Exigió con mohines que el chófer se retirara; que comenzara el juego desde el principio. Accedió el millonario, ya excitado y sin poder casi dominar sus impulsos. No llegaron a un acuerdo acerca del precio de la noche, pero el juego continuó. En realidad, para el cliente, era una manera más de aumentar los grados de su pasión: sentir cierto poder sobre quien le prestaba el servicio, aunque esta putita le gustara mucho más que las otras, y tuviera que regalarle un cero kilómetro mañana mismo. Indicó al chófer que estacionara, y le envió a un bar cercano hasta que lo llamase “Papito… Quiero champán… Vamos a bebérnoslo todo. Yo te lo daré en la boca… Así, con mi aliento, con mi saliva… Vayamos lento; déjame que yo te lleve…”
La lengua recorría la piel del hombre, deseoso de dar lugar a sus urgencias. Pero se entregaba a las propuestas de la pareja. Había comprendido que se trataba de prolongar el momento. Divertido, cerró los ojos inspirando y llenando sus pulmones con el perfume de Nina Ricci que le golpeaba en el punto justo del placer. Le divertía saber que al día siguiente, en agradecimiento, estaría firmando un cheque en la concesionaria Peugeot “Un polvo de éstos, bien vale la atención”.
Sentía en el interior de su boca la delicia del champán. Alcoholizarse ambos. Era necesario. Tenía que tener al vejete en un puño, y a la vez tomar el valor necesario para terminar la noche como lo había planeado. La verdad era que la calentura estaba en ambos, pero gozaría sin perder de vista sus planes. Se montó sobre la falda del hombre mientras éste le pedía que lo tocara “ahí, por favor…” Sonrió con malicia, levantando sus manos enguantadas y apretándose más a él, pelvis con pelvis. Tenía otros planes; lo haría de otro modo: más enloquecedor, y dejaría sus guantes como fetiche… Lo convencería que así sería mejor.
Y descendió su boca hasta la intimidad del hombre… Y dejó que éste hiciera con sus dedos lo que quisiera, por donde quisiera. Le gustaba.
Curiosamente, junto a la lujuria, se exaltaba el motivo de su noche. Sentía que la adrenalina le borraba todo rastro de pudor. Enloqueció pensando en cuánto dinero le hacía falta para cumplir su objetivo en el plazo previsto.

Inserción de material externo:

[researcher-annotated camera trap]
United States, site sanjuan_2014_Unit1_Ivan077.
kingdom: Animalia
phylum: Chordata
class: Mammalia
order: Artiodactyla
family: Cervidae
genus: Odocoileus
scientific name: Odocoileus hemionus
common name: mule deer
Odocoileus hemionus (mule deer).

Los latidos de su corazón se expandían vertiginosamente. La mente tenía sólo dos pensamientos que laceraban: placer y objetivo, objetivo y placer… Mientras, se movían frenéticamente, y los olores animales anulaban a los carísimos producidos en laboratorios.
Comenzó a apretar el cuello del hombre hasta sentir crujir los huesos entre sus dedos. Una mirada de estupor fue lo que más recordaría del ricacho.
Le sacó el Rolex, la pulsera de oro, el anillo de brillantes; desnudó su billetera, sacó dólares y pesos argentinos; la tarjeta, por las dudas; birló una botella de champaña, y llamó a un remis a la espera en la esquina de la otra cuadra “A Ezeiza” _ordenó.
En el Aeropuerto Internacional, llegó a tiempo para hacer los trámites pre-vuelo.
“LAN Chile anuncia su vuelo 1949 con destino a Santiago… Pasajeros por puerta 15…”Se apresuró a entrar a la manga y abordar el avión. Ya en el aire, Pablo se distendió. Pidió al Comisario de a Bordo una copa, y que le abriera la botella de “su” champaña. Comenzó a soñar su vida nueva sin el odiado apéndice que colgaba muerto en la zona exterior de su futura vagina…
_ “¡Salud!” _ dijo al joven comisario. Éste, por cortesía, respondió “¡Salud!”